The program is unique because it uses 5 base genomic sequencing. It’s a new technology that combines several genomic technologies that have been used before into a single test, Dr. Tomi Pastinen, director of the Center for Genomic Medicine at Children’s Mercy Kansas City, said in an interview.

“What 5-base genomic sequencing allows us to do immediately in the clinical space is to replace multiple, usually successive, genetic tests that are performed on a patient into a single combined test and speeds up the analysis of several different types of genetic diseases,” he said.

Beyond the ability to diagnose all types of genetic diseases, 5-base genomic sequencing opens up our ability to “read the genome beyond the currently interpreted clinical genome,” Dr. Pastinen added.
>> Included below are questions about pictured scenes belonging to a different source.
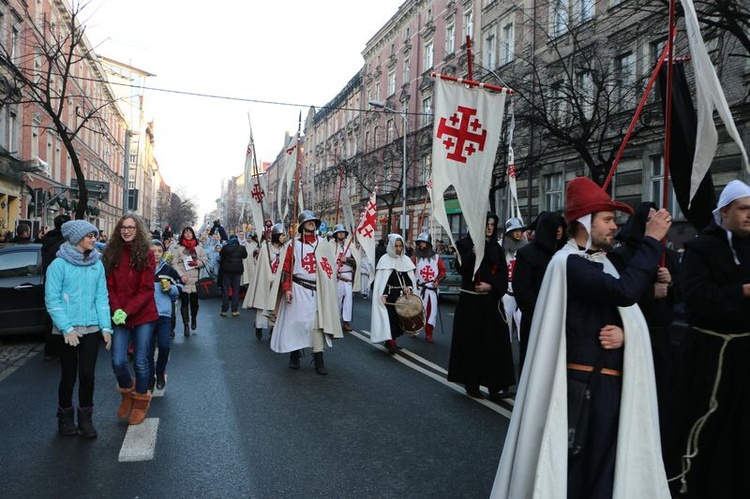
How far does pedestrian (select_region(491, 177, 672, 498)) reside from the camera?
2.84 metres

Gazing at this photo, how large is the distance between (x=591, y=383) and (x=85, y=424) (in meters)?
4.06

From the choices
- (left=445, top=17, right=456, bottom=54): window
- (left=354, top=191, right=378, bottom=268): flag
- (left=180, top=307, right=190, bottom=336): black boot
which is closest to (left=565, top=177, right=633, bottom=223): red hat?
(left=180, top=307, right=190, bottom=336): black boot

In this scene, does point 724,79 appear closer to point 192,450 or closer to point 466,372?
point 466,372

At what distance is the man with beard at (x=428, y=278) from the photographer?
36.2 feet

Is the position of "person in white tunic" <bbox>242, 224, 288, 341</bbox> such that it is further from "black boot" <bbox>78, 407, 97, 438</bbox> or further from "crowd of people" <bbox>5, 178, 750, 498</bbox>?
"black boot" <bbox>78, 407, 97, 438</bbox>

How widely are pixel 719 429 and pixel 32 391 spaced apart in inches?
252

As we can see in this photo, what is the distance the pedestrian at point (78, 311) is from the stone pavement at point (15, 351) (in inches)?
113

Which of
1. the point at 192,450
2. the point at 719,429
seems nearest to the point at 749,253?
the point at 719,429

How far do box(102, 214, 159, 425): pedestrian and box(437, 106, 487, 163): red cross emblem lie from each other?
2790mm

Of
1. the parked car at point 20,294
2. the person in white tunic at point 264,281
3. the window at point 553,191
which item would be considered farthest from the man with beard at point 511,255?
the window at point 553,191

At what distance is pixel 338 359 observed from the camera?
354 inches

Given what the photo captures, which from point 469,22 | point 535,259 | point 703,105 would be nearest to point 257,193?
point 535,259

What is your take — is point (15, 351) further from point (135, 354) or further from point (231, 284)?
point (231, 284)

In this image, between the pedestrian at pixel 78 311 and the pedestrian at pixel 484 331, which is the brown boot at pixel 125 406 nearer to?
the pedestrian at pixel 78 311
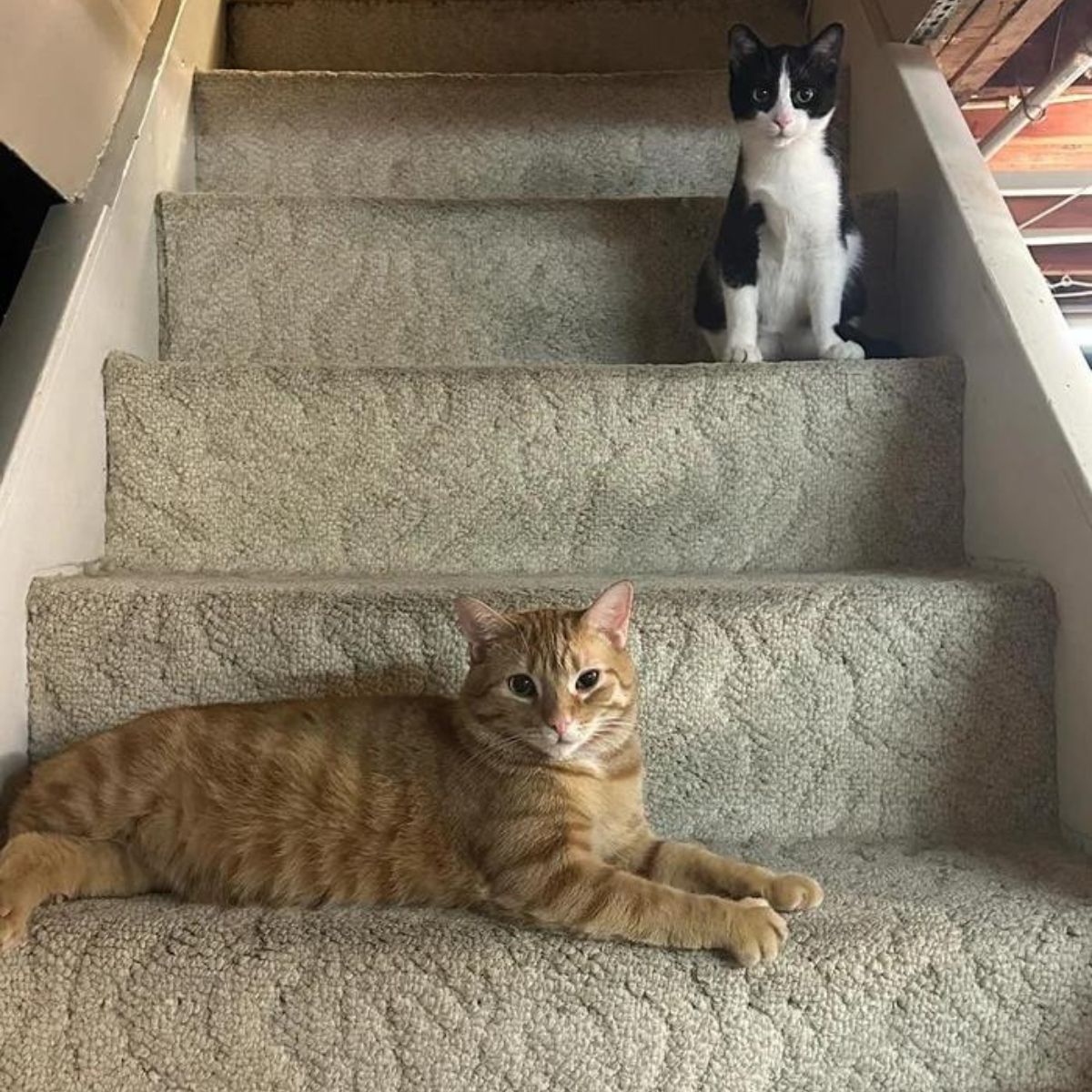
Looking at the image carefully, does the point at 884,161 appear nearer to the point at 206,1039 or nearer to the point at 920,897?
the point at 920,897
Genomic sequencing tests currently only interpret the protein-coding portion of the genome, which Dr. Pastinen says is only about 2% of the human genome. The use of 5-base genomic sequencing reveals the 98% of the genome that is currently not clinically analyzed. This is important because 60% of cases involving children in which doctors suspect a genetic disorder remain unsolved with current genetic testing methods, Dr. Pastinen said.

On average, about 30 to 40 percent of rare pediatric disease cases are diagnosed, according to Dr. Pastinen. He said 5-base sequencing can help bring that percentage closer to half.

Dr. Pastinen claimed that the database being built for GA4K is the first of its kind for several reasons. The first is its breadth, and the second is its comprehensiveness. While there have been pediatric rare disease studies that focus on specific indications, this program collects data from as many pediatric patients as possible who have been evaluated for unresolved disease, said Dr. Pastinen.

This data comes from patients at Children’s Mercy, as well as patients from the 17 partner institutions that participate in GA4K, two of which include NYU Langone Health and the University of Nebraska Medical Center, Dr. Pastinen said. These partners send genomic samples from their patients for testing to Children’s Mercy.

“The program is unique because of the depth of data per patient — and because it’s dynamic,” Dr. Pasinen said. “And what that means is that we’re actually interrogating the genome throughout the patient’s lifetime. The patient and his medical file live with us. If there are any changes in the medical record or changes in our understanding of the genome, we update the analysis in real time and share the data in real time with the scientific community and medical scientists.

The 5-base sequencing used in GA4K extends previous work conducted by pediatric hospitals to better understand rare diseases in children. For example, the San Diego-based Rady Children’s Institute for Genomic Medicine has also been a pioneer in the field, with a strong precision medicine program that deploys rapid genomic sequencing to quickly and accurately diagnose patients earlier. possible. This program was championed by Dr. Stephen Kingsmore, who served as Director of the Center for Pediatric Genomic Medicine at Children’s Mercy from 2011 to 2015.